Dick jumps on this with a chortle. “I’ve got you there! Revelation 22:18-19: “For I testify unto every man that heareth the words of the prophecy of this book, If any man shall add unto these things, God shall add unto him the plagues that are written in this book: And if any man shall take away from the words of the book of this prophecy, God shall take away his part out of the book of life, and out of the holy city, and the things which are written in this book.”
Tom raises an eyebrow as he wipes his mouth on his napkin. “Really? You know that when the Revelation was given to John, it wasn’t a part of the Bible. Christians had the Old Testament as their Bible – the New Testament was still a work in progress. The book of Revelation wasn’t officially acknowledged as Holy Scripture until the 4th century. When the angel said, ‘If any man shall add unto these things,’ what he meant was adding anything to the book of Revelation. That’s clearly forbidden.
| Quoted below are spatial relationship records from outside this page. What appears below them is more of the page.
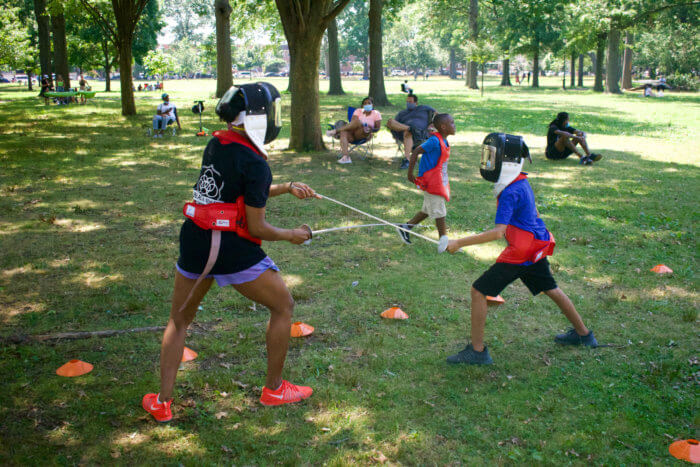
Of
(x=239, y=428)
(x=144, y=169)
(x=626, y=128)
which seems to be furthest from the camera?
(x=626, y=128)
Adding new books to the Bible is not.”
Dick frowns. “But you know that Revelation was the last book of the Bible, so it means no more books can be added to the Bible!”
“That argument will backfire on you,” Tom assures his friend. “Because there’s a very similar verse, one that says, “Ye shall not add unto the word which I command you, neither shall ye diminish aught from it.”
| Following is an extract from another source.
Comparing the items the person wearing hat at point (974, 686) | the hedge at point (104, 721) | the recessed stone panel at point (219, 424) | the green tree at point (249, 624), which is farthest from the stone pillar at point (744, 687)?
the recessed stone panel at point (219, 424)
“But that’s my point!” Dick answers. “Again, the Bible says, don’t add to Scripture!”
“Not so fast!” Tom shoots back. “That verse is in the book of Deuteronomy. Remember, groups like the Sadducees believed that there were only 5 books in the Bible – Genesis, Exodus, Leviticus, and Numbers, with Deuteronomy being the last book. So they could make the same argument that you just made about the verse in Revelation: Deuteronomy is the last book in the Bible, so obviously this verse means don’t add any more books to the 5-book Bible!”
Dick sits quietly. Tom continues, “No, there actually is nothing in the Bible that tells us that the Bible consists of 66 books, that the 66 books that we’ve got in our Bible are the correct books, that none have been left out, or that there won’t be any new ones in the future. The Bible simply doesn’t address that issue.”
“Then how do we know there won’t be any more revelation, or that polygamy is wrong?” Dick wonders.
“The same way we know that it’s okay to celebrate Christmas,” Tom says quietly, looking at Teri. “The Catholic Church decided all those issues.”
Teri stands. “Do either of you have any Alka-Seltzer?” Both Tom and Dick shake their heads. “Remind me never to invite you over for dinner,” Teri says to Tom. “Talking to you always gives me indigestion.”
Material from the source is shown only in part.